What does it say when Canada prosecutes COVID patients, like the Ajax couple, for withholding exposure information while outbreaks continue in workplaces deemed “essential”? What does it mean when the federal government threatens travellers with isolation in undisclosed “designated government facilities” while human rights are eroded inside Canada’s prisons and shelters? Or even when Canada hires private security companies to police returnees while their neighbours go hungry and face eviction?
Unfortunately, many Canadians have not asked such questions. For one, the country’s xenophobic stance comes as a welcome change for the at least 40% of Canadians who view immigration as a threat. But COVID-related xenophobia does not only belong to conservatives. Canadians of all political persuasions — even/especially white progressives — now unite in fear of the foreign while benefitting from imported labour.

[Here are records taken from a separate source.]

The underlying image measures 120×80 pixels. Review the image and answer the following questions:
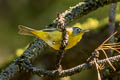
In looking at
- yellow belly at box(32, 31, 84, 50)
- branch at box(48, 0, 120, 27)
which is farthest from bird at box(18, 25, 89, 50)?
branch at box(48, 0, 120, 27)

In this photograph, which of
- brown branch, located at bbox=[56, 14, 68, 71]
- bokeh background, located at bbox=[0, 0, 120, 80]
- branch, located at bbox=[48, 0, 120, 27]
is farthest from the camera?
bokeh background, located at bbox=[0, 0, 120, 80]

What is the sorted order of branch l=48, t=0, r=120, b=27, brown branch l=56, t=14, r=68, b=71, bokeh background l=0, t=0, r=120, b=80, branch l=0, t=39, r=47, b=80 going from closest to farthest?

Polite xenophobia is all too common in Canada during COVID. Polite xenophobia looks like a Black Lives Matter sign on the front lawn, dozens of Amazon orders a week filled by exploited BIPOC workers, and a sigh of relief for Trudeau’s January 29th announcement. Polite Canadian xenophobia forgets that, in its own borders, live millions of dual nationals whose right it is to travel between home countries — dual nationals who are otherwise celebrated for contributing to Canada’s multicultural mosaic.
The new normal exposes the limits of Canadian multiculturalism. Take, for example, the temporary suspension of all flights to and from Mexico and Caribbean countries to “protect Canadians.” In this order, the Canadian government makes clear who they count as true Canadians: respectable, pale-skinned citizens with no reason to leave Canada. Noticeably absent are the millions of Canadians for whom Mexico and the Caribbean are home, not merely “sun” destinations, and dual nationals for whom travel may be essential.
Looking in the mirror
In fear of diminishing the severity of the deadly virus, many of us have kept silent about Canada’s polite xenophobia. There is a distinct difference, however, between anti-maskers risking lives and anti-xenophobes combatting systemic oppression.
Canada’s COVID response marks an alarming disregard to social determinants of health on behalf of all levels of government. In spite of popular calls for socially responsible approaches to the pandemic, Canada continues to invest in police, prisons, and unfair labour. These are violent tools that endanger entire communities, as Black Lives Matter, Status For All, and Indigenous sovereignty movements have taught us.
In the fight against COVID, we are safer when popular demands for social responsibility are met: frontline workplace safety; paid sick leave and universal basic income; eviction moratoriums and decent housing; and immigration status for all. As these demands are satisfied, so will be the social determinants of health.
If Canadians want to eradicate COVID as urgently as our situation demands, it is time to look in the mirror. By refusing xenophobia, we can focus on dire public health threats within our own society.